Besides 1 Utama, outlets at Paradigm Mall, Nu Sentral, Sunway Pyramid and KL Gateway Mall have also reported Covid-19 cases.

Checks by MalaysiaNow at several malls in Kuala Lumpur and Petaling Jaya revealed that many were deserted as news about infections in retail outlets go viral on social media.

Teo admitted that footfall had been on the decline following the revival in traffic.

“Footfall had been seen increasing for the last two months and many malls were reporting around 80% to 90% of traffic,” he said.

But he said the public was simply being cautious.

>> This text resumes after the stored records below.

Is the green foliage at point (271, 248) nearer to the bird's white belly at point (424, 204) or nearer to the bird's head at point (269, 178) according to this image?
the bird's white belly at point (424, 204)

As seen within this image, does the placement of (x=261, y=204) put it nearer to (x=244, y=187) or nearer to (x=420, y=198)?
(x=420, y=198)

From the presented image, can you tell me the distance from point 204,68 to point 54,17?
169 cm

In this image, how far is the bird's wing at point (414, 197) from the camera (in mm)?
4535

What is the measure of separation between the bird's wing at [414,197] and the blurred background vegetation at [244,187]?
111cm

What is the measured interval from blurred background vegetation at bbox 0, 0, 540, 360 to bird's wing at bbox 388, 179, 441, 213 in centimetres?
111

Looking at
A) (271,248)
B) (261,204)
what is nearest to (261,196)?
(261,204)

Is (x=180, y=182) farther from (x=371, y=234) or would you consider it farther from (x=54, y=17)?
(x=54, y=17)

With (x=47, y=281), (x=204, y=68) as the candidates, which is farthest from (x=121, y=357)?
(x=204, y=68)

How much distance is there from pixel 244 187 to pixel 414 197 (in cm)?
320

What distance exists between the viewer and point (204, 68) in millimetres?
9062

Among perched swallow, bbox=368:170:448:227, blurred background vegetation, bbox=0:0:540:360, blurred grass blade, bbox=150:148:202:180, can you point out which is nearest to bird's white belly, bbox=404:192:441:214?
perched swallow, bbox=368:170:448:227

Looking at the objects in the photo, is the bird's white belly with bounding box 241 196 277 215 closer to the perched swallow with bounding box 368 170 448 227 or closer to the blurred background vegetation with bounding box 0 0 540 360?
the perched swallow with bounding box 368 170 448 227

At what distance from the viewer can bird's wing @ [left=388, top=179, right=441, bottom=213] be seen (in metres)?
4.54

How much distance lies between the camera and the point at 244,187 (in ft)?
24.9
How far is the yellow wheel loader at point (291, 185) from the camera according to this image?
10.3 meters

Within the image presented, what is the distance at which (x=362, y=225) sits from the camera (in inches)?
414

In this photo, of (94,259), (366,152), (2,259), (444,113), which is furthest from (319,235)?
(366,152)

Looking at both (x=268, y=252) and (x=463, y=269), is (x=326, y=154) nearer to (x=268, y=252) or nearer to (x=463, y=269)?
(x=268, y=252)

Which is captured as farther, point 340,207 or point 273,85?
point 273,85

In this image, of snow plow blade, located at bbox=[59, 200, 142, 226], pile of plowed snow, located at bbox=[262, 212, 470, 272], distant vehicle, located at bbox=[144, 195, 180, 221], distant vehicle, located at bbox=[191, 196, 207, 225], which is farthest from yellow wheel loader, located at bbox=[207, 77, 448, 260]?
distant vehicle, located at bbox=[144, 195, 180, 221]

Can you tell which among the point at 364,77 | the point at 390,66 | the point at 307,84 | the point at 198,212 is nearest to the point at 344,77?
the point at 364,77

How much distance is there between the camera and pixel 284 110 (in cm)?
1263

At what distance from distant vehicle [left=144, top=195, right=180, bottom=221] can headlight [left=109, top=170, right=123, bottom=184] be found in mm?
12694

“We hope that with all the precautions taken, confidence will return and we can get the desired footfall again,” Teo said.

Richard Chan, whose company provides consultancy services to several large malls in the country, said the recent incidents of Covid-19 in shopping centres were isolated.

“Everything is under control and business is as usual but with fewer customers,” Chan, of RCMC Sdn Bhd, told MalaysiaNow.

Mall owners said that there have not been any infections in their buildings in the last six months.

“Full sanitation, thorough disinfection and deep-cleaning of the areas visited by the Covid-19 patients have been carried out in full compliance with guidelines set by the Ministry of Health with close contacts being advised to self-quarantine,” the Malaysia Shopping Malls Association said yesterday.

The association also said the sometimes asymptomatic nature of Covid-19 makes it difficult to prevent new infections, but added that malls are adhering to SOPs as well as hygiene measures.